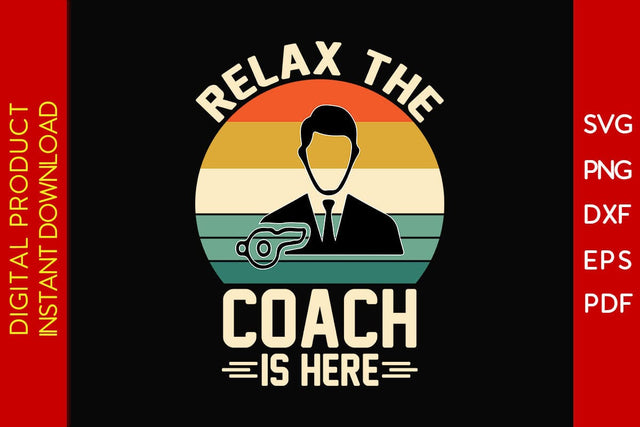 Relax The Coach Is Here SVG PNG PDF Cut File SVG Creativedesigntee 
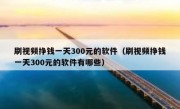 刷视频挣钱一天300元的软件（刷视频挣钱一天300元的软件有哪些）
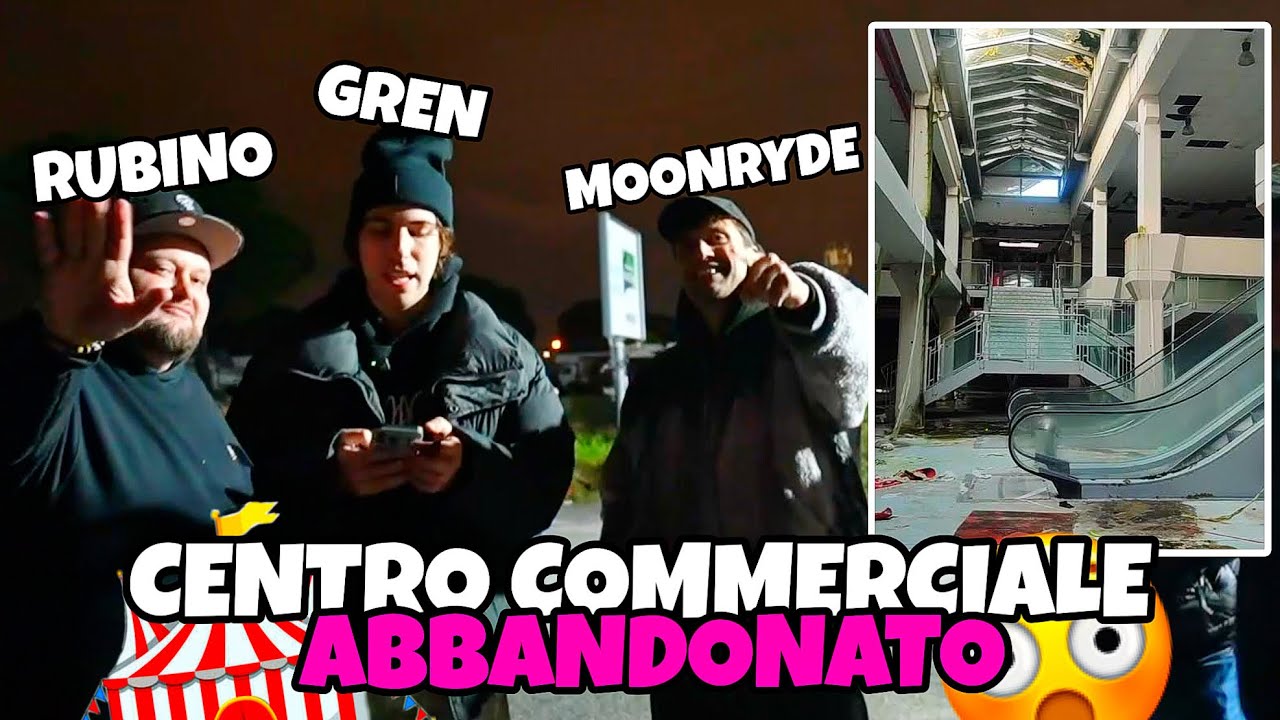 ESPLORAZIONE DI UN CENTRO COMMERCIALE ABBANDONATO CON MOONRYDE E RUBINO!!😨🎪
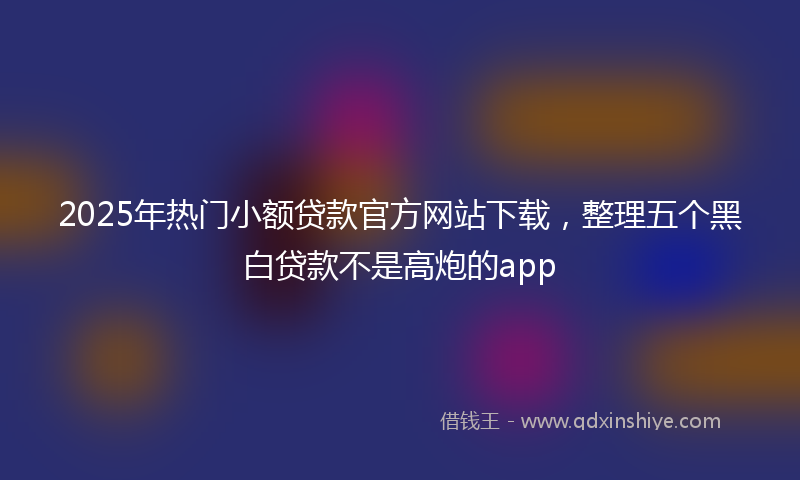 2025年热门小额贷款官方网站下载，整理五个黑白贷款不是高炮的app
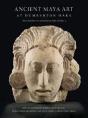 Ancient Maya Art At Dumbarton Oaks - Preview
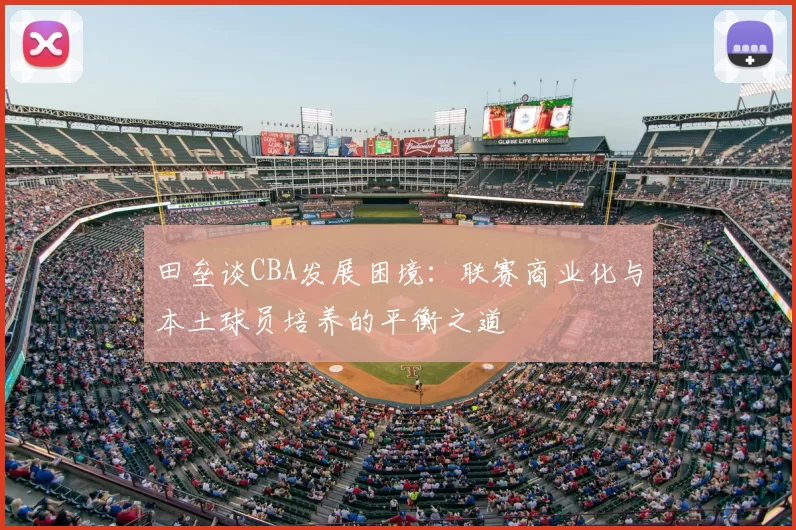 田垒谈CBA发展困境：联赛商业化与本土球员培养的平衡之道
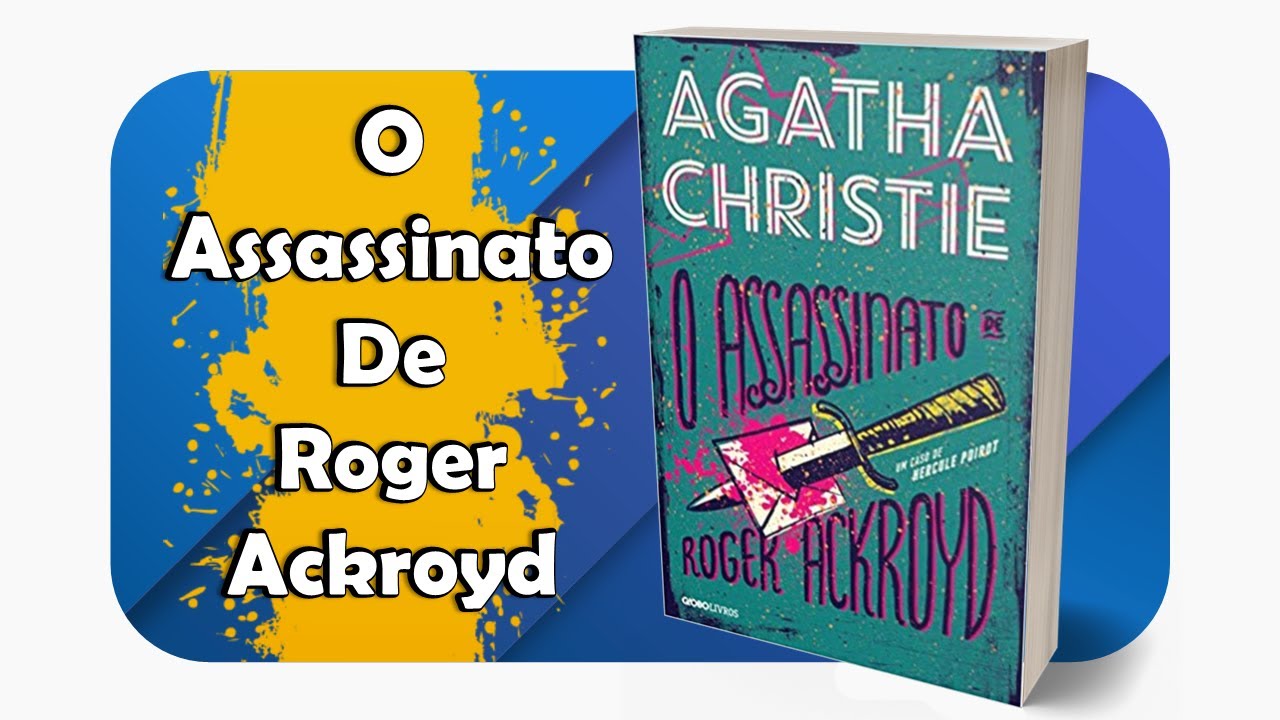 O Assassinato de Roger Ackroyd - Agatha Christie - #OuçaCultura #livros
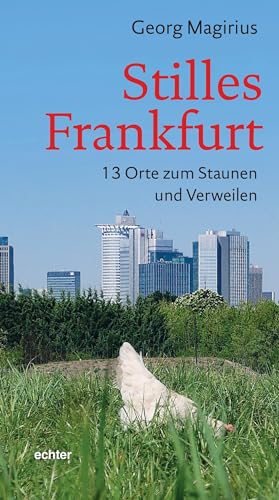 Stilles Frankfurt: 13 Orte zum Staunen und Verweilen von Echter Verlag GmbH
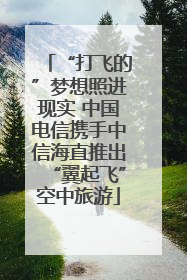 “打飞的”梦想照进现实 中国电信携手中信海直推出“翼起飞”空中旅游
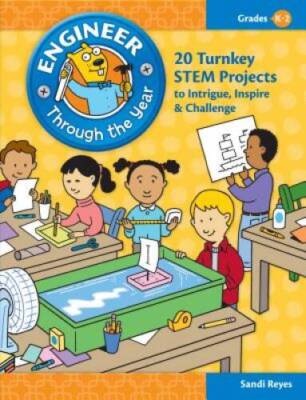 Engineer Through the Year: 20 Turnkey STEM Projects to Intrigue, Ins - VERY GOOD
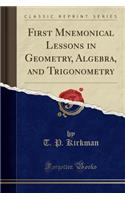 First Mnemonical Lessons in Geometry, Algebra, and Trigonometry (Classic Reprint)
++++++
:: Task prompt ::
Set down exactly, with no additions, each line from the line that includes "O Assassinato de" to the final line of the entries above; leave pictures out.

:: Answer ::
 O Assassinato de Roger Ackroyd - Agatha Christie - #OuçaCultura #livros
 Stilles Frankfurt: 13 Orte zum Staunen und Verweilen von Echter Verlag GmbH
 “打飞的”梦想照进现实 中国电信携手中信海直推出“翼起飞”空中旅游
 Engineer Through the Year: 20 Turnkey STEM Projects to Intrigue, Ins - VERY GOOD
 First Mnemonical Lessons in Geometry, Algebra, and Trigonometry (Classic Reprint)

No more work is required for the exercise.